Disclosure would be required for golden parachute arrangements that either the target company or the acquiring company has or would have with the named executive officers of both the target company and the acquiring company. However, only golden parachute arrangements of the issuer seeking shareholder approval (typically, the target company) would be subject to the say on golden parachute vote.

Requirements as to the Say on Golden Parachute Vote

A say on golden parachute vote must be provided for in proxy materials seeking shareholder approval of an acquisition, merger, consolidation, or proposed sale or disposition of all or substantially all of the issuer’s assets.

No specific form of resolution or specific language is mandated for the say on golden parachute vote; however, shareholders must be provided with all of the required Item 402(t) disclosures and be permitted to vote on the disclosed golden parachute arrangements which involve the executive officers of the issuer seeking shareholder approval of the related transaction.

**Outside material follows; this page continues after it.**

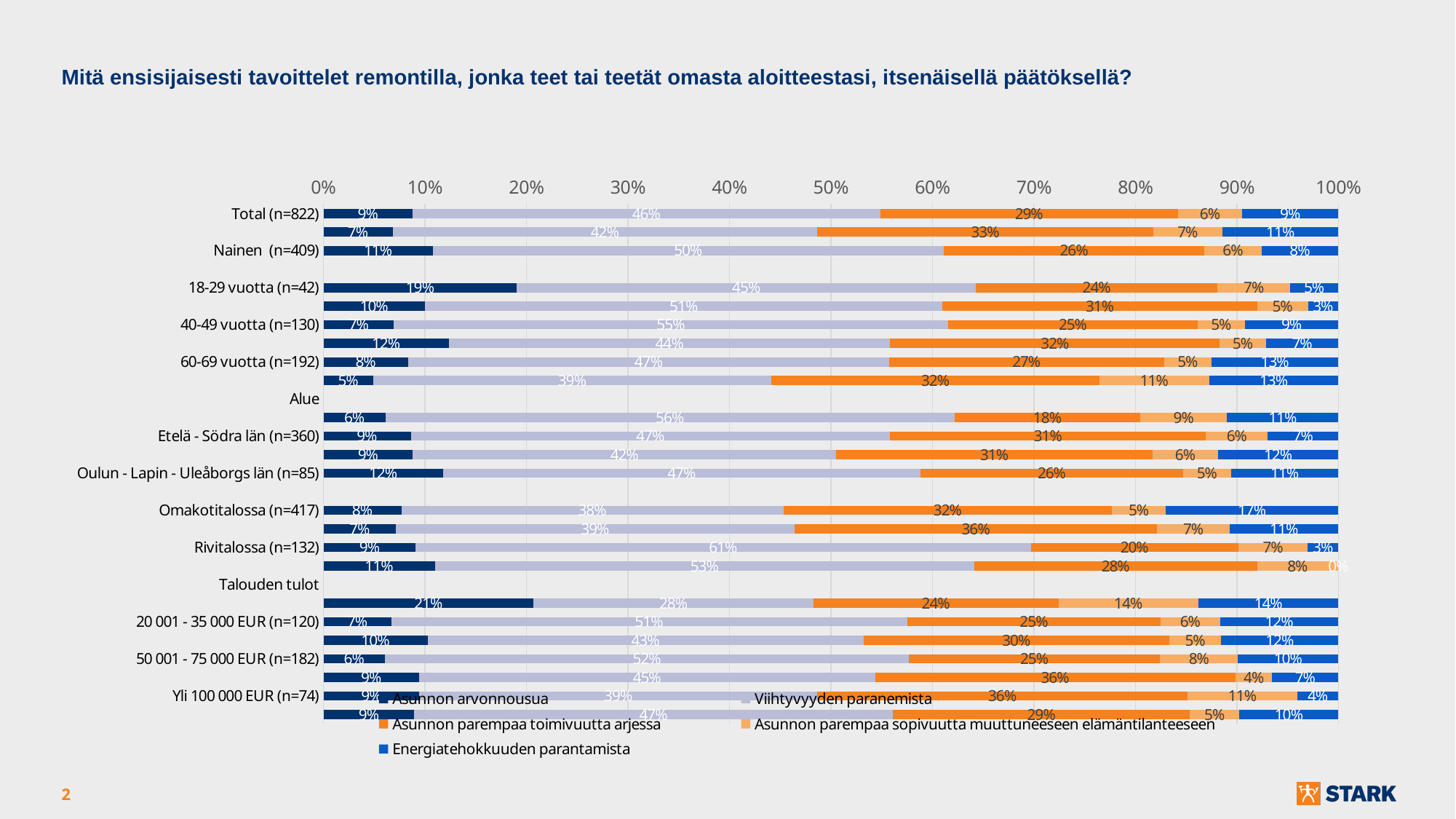
What is the value of Viihtyvyyden paranemista for Rivitalossa (n=132)? 61% What is the value of Asunnon arvonnousua for 18-29 vuotta (n=42)? 19% Which series has the smallest share in the Rivitalossa (n=132) bar? Energiatehokkuuden parantamista What kind of chart is shown on the slide? stacked bar chart How many series does the legend list? 5 Which is larger: Asunnon parempaa toimivuutta arjessa for Etelä - Södra län (n=360) or for Oulun - Lapin - Uleåborgs län (n=85)? Etelä - Södra län (n=360) What is the value of Viihtyvyyden paranemista for Total (n=822)? 46% What is the difference between Viihtyvyyden paranemista for Rivitalossa (n=132) and for Omakotitalossa (n=417)? 23% What is the value of Asunnon parempaa toimivuutta arjessa for Yli 100 000 EUR (n=74)? 36% Which series has the largest share in the Total (n=822) bar? Viihtyvyyden paranemista What is the value of Energiatehokkuuden parantamista for Omakotitalossa (n=417)? 17% What is the title of the chart? Mitä ensisijaisesti tavoittelet remontilla, jonka teet tai teetät omasta aloitteestasi, itsenäisellä päätöksellä?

No say on golden parachute vote would be required if the golden parachute arrangements were previously subject to a say on pay vote, provided that the shareholders were provided with all of the required Item 402(t) disclosures as part of the say on pay vote. To the extent that a new golden parachute arrangement is implemented after the most recent say on pay vote or an existing golden parachute arrangement is modified after the most recent say on pay vote, a separate say on golden parachute vote would be required. In such an event, a second table with respect to “Golden Parachute Compensation” would be required which would disclose only the new or revised golden parachute arrangements that are subject to the say on golden parachute vote. The final rule clarifies that changes to golden parachute arrangements that reduce the total amount of compensation payable do not require a new vote.

Conclusion

Issuers must prepare for the upcoming say and pay and say on frequency votes by considering:

  • Whether to make a recommendation as to the frequency with which the say on pay vote will occur and what this frequency should be.
  • How to most effectively communicate executive compensation decisions to shareholders, such as through an executive summary included in the CD&A or a supporting statement to the say on pay resolution.
  • Whether to frame the say on pay and say on frequency votes as shareholder resolutions (particularly, if shareholder proposals typically are not included in proxy materials as resolutions), recognizing that in providing a sample resolution for a say on pay vote, the SEC has expressed a preference for resolutions.
  • Whether to revise the Compensation Committee charter to reflect the role of the Compensation Committee in connection with the say on pay and say on frequency advisory votes, including oversight of the proxy statement disclosure accompanying the votes and review and consideration of the results of those votes.